When the church itself needs saving
Saturday, October 23, 2010; 9:31 PM
St. Augustine's was facing a death sentence.
The little Episcopal church on the Southwest Washington waterfront had seen the signs. Since its founders proudly founded St. Augustine's as a racially integrated church in 1961, membership had wilted from 180 to 28. Key members passed away or moved. Paint peeled off the ceiling. Mold grew in the basement. The church couldn't pay its bills.
"It was literally dying," the Rev. Martha Clark said of her parish's state in 2007, when the regional bishop gave St. Augustine's three years to become self-sustaining or be shut down.
That's where Bob Gallagher came in. A former Episcopal priest, the gentle 60-year-old is a professional church-savior, a consultant who travels the country trying to resuscitate houses of worship that are losing people and passion. With large swaths of organized religion in decline across the nation, Gallagher's dance card is full.
His initial meetings at St. Augustine's were emotional. He confronted people who had been focused on paying the mortgage with more wrenching questions: Do you really have a reason to be in this neighborhood, or could you move somewhere cheaper? What does it mean to be an Episcopalian? Could you merge with a church from another denomination? Do you agree on worship styles? Who are you?
"I remember being in tears," said Virginia Mathis, 64, a St. Augustine regular for 30 years. "He's pushy in a gentle way."
Wrestling with dramatic changes in how Americans practice their faith, many clergy members are willing to wait months to get guidance from Gallagher or someone like him. These consultants have become a small industry, roaming the country to challenge the definition of "church."

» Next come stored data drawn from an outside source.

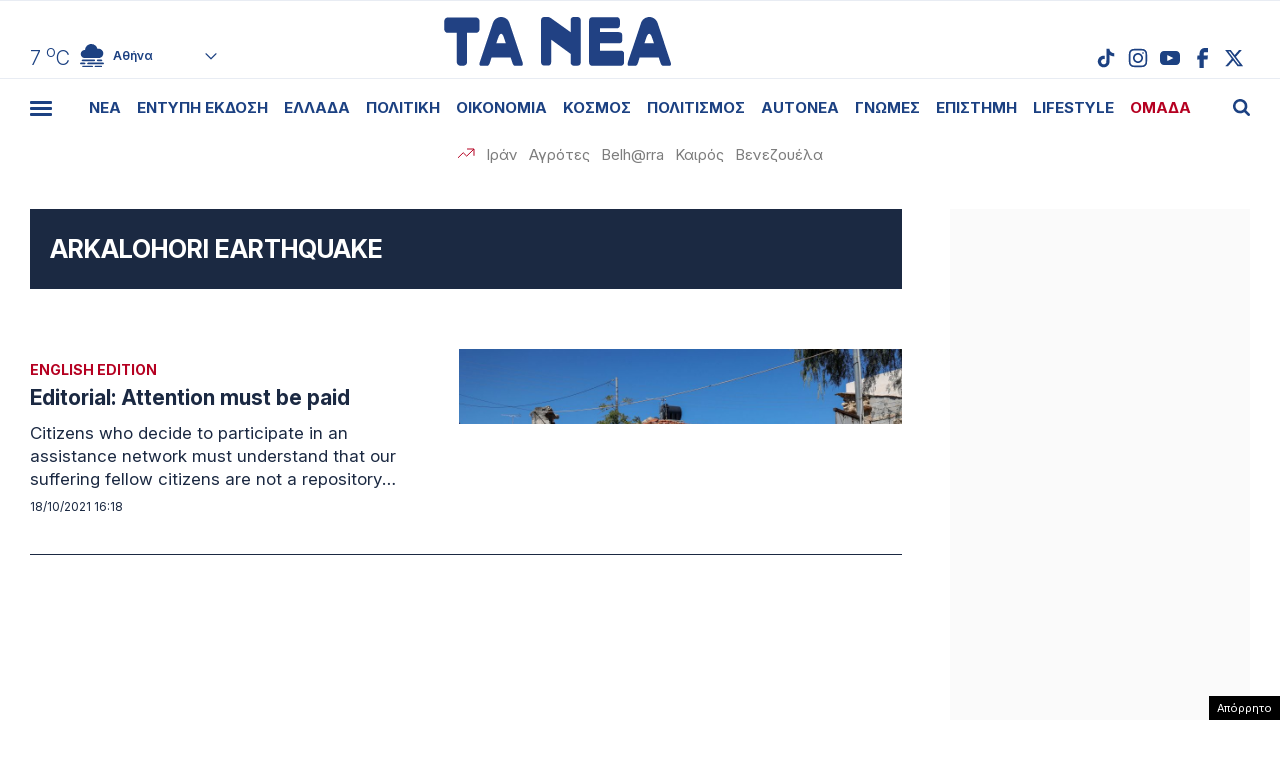

--- FILE ---
content_type: text/html; charset=UTF-8
request_url: https://www.tanea.gr/wp-content/themes/whsk_taneagr/weather_api.php
body_size: 453
content:
{"time":"202601181342","exp_time":"202601181642","cities":[{"cityName":"\u0391\u03b8\u03ae\u03bd\u03b1","cityCode":"Athens,GR","cityslug":"athensgr"},{"cityName":"\u0398\u03b5\u03c3\u03c3\u03b1\u03bb\u03bf\u03bd\u03af\u03ba\u03b7","cityCode":"Thessaloniki,GR","cityslug":"thessalonikigr"},{"cityName":"\u03a0\u03ac\u03c4\u03c1\u03b1","cityCode":"P\u00e1trai,GR","cityslug":"patragr"},{"cityName":"\u03a3\u03c0\u03ac\u03c1\u03c4\u03b7","cityCode":"Sparti,GR","cityslug":"spartigr"},{"cityName":"\u0399\u03c9\u03ac\u03bd\u03bd\u03b9\u03bd\u03b1","cityCode":"Ioannina,GR","cityslug":"ioanninagr"},{"cityName":"\u0397\u03c1\u03ac\u03ba\u03bb\u03b5\u03b9\u03bf","cityCode":"Heraklion,GR","cityslug":"herakliongr"},{"cityName":"\u039b\u03ac\u03c1\u03b9\u03c3\u03b1","cityCode":"Larissa,GR","cityslug":"larissagr"},{"cityName":"\u0392\u03cc\u03bb\u03bf\u03c2","cityCode":"Volos,GR","cityslug":"volosgr"},{"cityName":"\u039a\u03b1\u03b2\u03ac\u03bb\u03b1","cityCode":"Kavala,GR","cityslug":"kavalagr"},{"cityName":"\u0391\u03bb\u03b5\u03be\u03b1\u03bd\u03b4\u03c1\u03bf\u03cd\u03c0\u03bf\u03bb\u03b7","cityCode":"Alexandroupoli,GR","cityslug":"alexandroupoligr"},{"cityName":"\u03a3\u03ad\u03c1\u03c1\u03b5\u03c2","cityCode":"Serres,GR","cityslug":"serresgr"},{"cityName":"\u039a\u03b1\u03bb\u03b1\u03bc\u03ac\u03c4\u03b1","cityCode":"Kalamata,GR","cityslug":"kalamatagr"},{"cityName":"\u03a1\u03cc\u03b4\u03bf\u03c2","cityCode":"Rhodes,GR","cityslug":"rhodesgr"}],"weather":{"athensgr":{"temp_num":7,"temp_min":6,"temp_max":9,"temp_ico":"\/wp-content\/themes\/whsk_taneagr\/common\/imgs\/weather\/04d.svg"},"thessalonikigr":{"temp_num":7,"temp_min":6,"temp_max":8,"temp_ico":"\/wp-content\/themes\/whsk_taneagr\/common\/imgs\/weather\/03d.svg"},"patragr":{"temp_num":9,"temp_min":9,"temp_max":13,"temp_ico":"\/wp-content\/themes\/whsk_taneagr\/common\/imgs\/weather\/01d.svg"},"spartigr":{"temp_num":9,"temp_min":9,"temp_max":9,"temp_ico":"\/wp-content\/themes\/whsk_taneagr\/common\/imgs\/weather\/01d.svg"},"ioanninagr":{"temp_num":10,"temp_min":10,"temp_max":10,"temp_ico":"\/wp-content\/themes\/whsk_taneagr\/common\/imgs\/weather\/02d.svg"},"herakliongr":{"temp_num":11,"temp_min":10,"temp_max":11,"temp_ico":"\/wp-content\/themes\/whsk_taneagr\/common\/imgs\/weather\/03d.svg"},"larissagr":{"temp_num":5,"temp_min":5,"temp_max":5,"temp_ico":"\/wp-content\/themes\/whsk_taneagr\/common\/imgs\/weather\/04d.svg"},"volosgr":{"temp_num":8,"temp_min":6,"temp_max":8,"temp_ico":"\/wp-content\/themes\/whsk_taneagr\/common\/imgs\/weather\/04d.svg"},"kavalagr":{"temp_num":4,"temp_min":4,"temp_max":4,"temp_ico":"\/wp-content\/themes\/whsk_taneagr\/common\/imgs\/weather\/02d.svg"},"alexandroupoligr":{"temp_num":3,"temp_min":3,"temp_max":3,"temp_ico":"\/wp-content\/themes\/whsk_taneagr\/common\/imgs\/weather\/02d.svg"},"serresgr":{"temp_num":5,"temp_min":5,"temp_max":5,"temp_ico":"\/wp-content\/themes\/whsk_taneagr\/common\/imgs\/weather\/04d.svg"},"kalamatagr":{"temp_num":15,"temp_min":15,"temp_max":15,"temp_ico":"\/wp-content\/themes\/whsk_taneagr\/common\/imgs\/weather\/02d.svg"},"rhodesgr":{"temp_num":13,"temp_min":13,"temp_max":13,"temp_ico":"\/wp-content\/themes\/whsk_taneagr\/common\/imgs\/weather\/01d.svg"}}}

--- FILE ---
content_type: text/html; charset=utf-8
request_url: https://www.google.com/recaptcha/api2/aframe
body_size: 268
content:
<!DOCTYPE HTML><html><head><meta http-equiv="content-type" content="text/html; charset=UTF-8"></head><body><script nonce="VCMnt3GKW2zIbtFMNFfrnQ">/** Anti-fraud and anti-abuse applications only. See google.com/recaptcha */ try{var clients={'sodar':'https://pagead2.googlesyndication.com/pagead/sodar?'};window.addEventListener("message",function(a){try{if(a.source===window.parent){var b=JSON.parse(a.data);var c=clients[b['id']];if(c){var d=document.createElement('img');d.src=c+b['params']+'&rc='+(localStorage.getItem("rc::a")?sessionStorage.getItem("rc::b"):"");window.document.body.appendChild(d);sessionStorage.setItem("rc::e",parseInt(sessionStorage.getItem("rc::e")||0)+1);localStorage.setItem("rc::h",'1768748466315');}}}catch(b){}});window.parent.postMessage("_grecaptcha_ready", "*");}catch(b){}</script></body></html>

When they work with congregations, they put everything on the table ¿ including whether the pastor and the church building are even necessary. Perhaps worshippers could meet in a movie theater instead. Or consider sharing a pastor with some other church. Or ditch their Sunday morning services for a time more people would find convenient.
Consultants routinely press their clients to stop being so fixated on their real estate, routines and rules. They argue that there are plenty of people who don't have any interest in sitting in pews and listening to sermons. The challenge is to come up with a way to engage them.
"The role of the church and the clergy is dying, but I think it needs to," says Tom Brackett, another minister-consultant who works on church development for the Episcopal Church. "The church doesn't have a mission. We are part of God's mission."
Some parts of organized religion are struggling more than others. Researchers see steeper declines in religious involvement among white Catholics, mainline Protestants and non-Orthodox Jews. But even in faiths that have been growing in numbers, such as nondenominational Christianity, experts say younger Americans are much more estranged from organized religion than young people were a few decades ago.
Harvard political scientist Robert Putnam argues in a new book, "American Grace," that organized religion is suffering ¿ particularly among people in their 20s and 30s ¿ from being too closely tied to divisive political issues, and that it will take decades for that association to wear off.